## Requirements
Please copy the stretch of the Clustered Index Merge passage from "The known values" through "more possible values.", switching "Delete" to "Remove".

## Passage
Clustered Index Merge
The Clustered Index Merge operator is used when rows in a clustered index need to be changed, and the required changes can be a combination of inserted, updates, and deletes. Unlike the specialized operators (Clustered Index Insert, Clustered Index Update, and Clustered Index Delete) that can simultaneously modify data in one or more nonclustered indexes as well, the Clustered Index Merge can only target a single index, which has to be the clustered index. The rows to be affected, as well as the required action and the new values of all columns in the index, are produced by the operator’s child subtree. After performing a modification, the operator returns data from that row to its parent; this data can be both the original or the new data.
The Clustered Index Merge operator is almost identical in functionality to the Clustered Index Update operator when it has its Action Column property set. One key difference, though, is that a Clustered Index Insert can optionally merge data into more than one index, when multiple objects are specified in its Object property. Even though in that case the operator targets both clustered and nonclustered indexes, it is still represented as a Clustered Index Merge in the execution plan. Since SQL Server 2016 SP2-CU5, SQL Server 2017 RTM-CU13, and SQL Server 2019, the optimizer no longer generates plans that include more than one object in the Object property.
A Clustered Index Merge operator that targets a clustered columnstore index is represented in SSMS (and most other tools) as a Columnstore Index Merge operator in the graphical execution plan. To match the representation of the execution plan that most people use, I’ll focus the descriptions below on how Columnstore Index Merge operates when the Storage property is ‘RowStore’, and call out relevant differences on the separate Columnstore Index Merge page.
Visual appearance in execution plans
Depending on the tool being used, a Clustered Index Merge operator is displayed in a graphical execution plan as shown below:
SSMS and ADS
Paste The Plan
The basic algorithm for the Clustered Index Merge operator is as shown below:
Before modifying data, the Clustered Index Merge operator will always acquire the necessary locks (or verify that it already has them). Which locks exactly are taken depends on the isolation level of the transaction, as well as the action column (if any). It is never possible to completely eliminate all locking on data modifications.
This operator does not release the locks it takes, nor does any other operator in the same execution plan. Locks for data modifications are always held until the end of the transaction.
A full discussion of locking strategies used for the various transaction isolation levels is beyond the scope of this website.
The Clustered Index Merge operator uses the input columns listed in its Action Column property to specify, per individual row, what type of modification is needed (insert, update, or delete).
The known values and their meaning for the action column (for any operator, not just for Clustered Index Merge) are:
- 1: Update
- 3: Delete
- 4: Insert
It is currently unknown whether there are more possible values.
When the action column indicates that a row needs to be inserted, the Clustered Index Merge operator uses the Predicate property to find the values for all columns in that row. The Clustered Index Merge operator does not actively check any constraints. Primary keys and unique constraints are implicitly checked because the storage engine throws an error as soon as data is written to a unique index that would cause a duplicate entry. For other constraints, the optimizer adds additional operators to gather relevant data, then checks the validity of the data in an Assert operator.

## Data section
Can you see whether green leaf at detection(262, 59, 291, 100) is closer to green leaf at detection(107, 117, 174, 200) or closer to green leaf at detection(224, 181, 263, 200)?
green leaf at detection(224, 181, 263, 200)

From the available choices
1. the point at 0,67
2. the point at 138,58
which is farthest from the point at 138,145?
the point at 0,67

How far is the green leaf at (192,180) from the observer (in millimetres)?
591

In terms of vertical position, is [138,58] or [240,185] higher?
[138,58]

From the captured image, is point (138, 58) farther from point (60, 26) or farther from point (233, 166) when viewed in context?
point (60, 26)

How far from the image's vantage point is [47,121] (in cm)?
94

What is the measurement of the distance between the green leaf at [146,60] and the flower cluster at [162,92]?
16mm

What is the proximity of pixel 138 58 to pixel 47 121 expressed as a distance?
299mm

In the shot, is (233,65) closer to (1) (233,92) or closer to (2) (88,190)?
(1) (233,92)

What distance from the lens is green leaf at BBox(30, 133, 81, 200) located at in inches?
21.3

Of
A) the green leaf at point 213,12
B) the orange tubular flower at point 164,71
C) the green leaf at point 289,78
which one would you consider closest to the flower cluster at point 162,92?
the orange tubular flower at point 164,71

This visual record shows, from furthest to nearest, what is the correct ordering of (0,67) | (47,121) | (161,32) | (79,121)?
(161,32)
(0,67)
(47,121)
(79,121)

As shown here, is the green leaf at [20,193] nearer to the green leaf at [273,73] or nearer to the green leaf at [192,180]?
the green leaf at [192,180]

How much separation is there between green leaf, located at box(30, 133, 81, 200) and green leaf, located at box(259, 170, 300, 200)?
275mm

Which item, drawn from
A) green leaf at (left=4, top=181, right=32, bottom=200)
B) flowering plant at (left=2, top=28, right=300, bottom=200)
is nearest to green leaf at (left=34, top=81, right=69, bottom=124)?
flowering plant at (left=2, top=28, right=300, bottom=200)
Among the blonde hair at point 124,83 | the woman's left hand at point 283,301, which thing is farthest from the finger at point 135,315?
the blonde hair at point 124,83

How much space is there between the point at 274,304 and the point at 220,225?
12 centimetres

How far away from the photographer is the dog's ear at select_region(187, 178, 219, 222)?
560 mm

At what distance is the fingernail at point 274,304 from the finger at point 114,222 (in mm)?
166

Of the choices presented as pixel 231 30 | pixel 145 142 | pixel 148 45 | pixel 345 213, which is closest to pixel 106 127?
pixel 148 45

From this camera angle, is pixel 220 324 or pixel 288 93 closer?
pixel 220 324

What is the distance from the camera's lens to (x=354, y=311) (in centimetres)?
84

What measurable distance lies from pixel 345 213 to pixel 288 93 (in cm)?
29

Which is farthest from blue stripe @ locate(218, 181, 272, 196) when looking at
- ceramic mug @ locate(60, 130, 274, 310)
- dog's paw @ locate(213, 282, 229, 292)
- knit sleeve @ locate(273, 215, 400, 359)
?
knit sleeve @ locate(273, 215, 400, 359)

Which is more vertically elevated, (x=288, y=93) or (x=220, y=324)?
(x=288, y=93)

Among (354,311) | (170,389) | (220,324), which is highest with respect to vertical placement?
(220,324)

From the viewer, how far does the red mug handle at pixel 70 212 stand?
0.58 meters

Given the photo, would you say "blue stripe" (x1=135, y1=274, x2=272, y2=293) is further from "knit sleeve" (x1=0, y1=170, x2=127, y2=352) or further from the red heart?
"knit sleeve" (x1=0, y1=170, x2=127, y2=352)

## Solved problem
The known values and their meaning for the action column (for any operator, not just for Clustered Index Merge) are:
- 1: Update
- 3: Remove
- 4: Insert
It is currently unknown whether there are more possible values.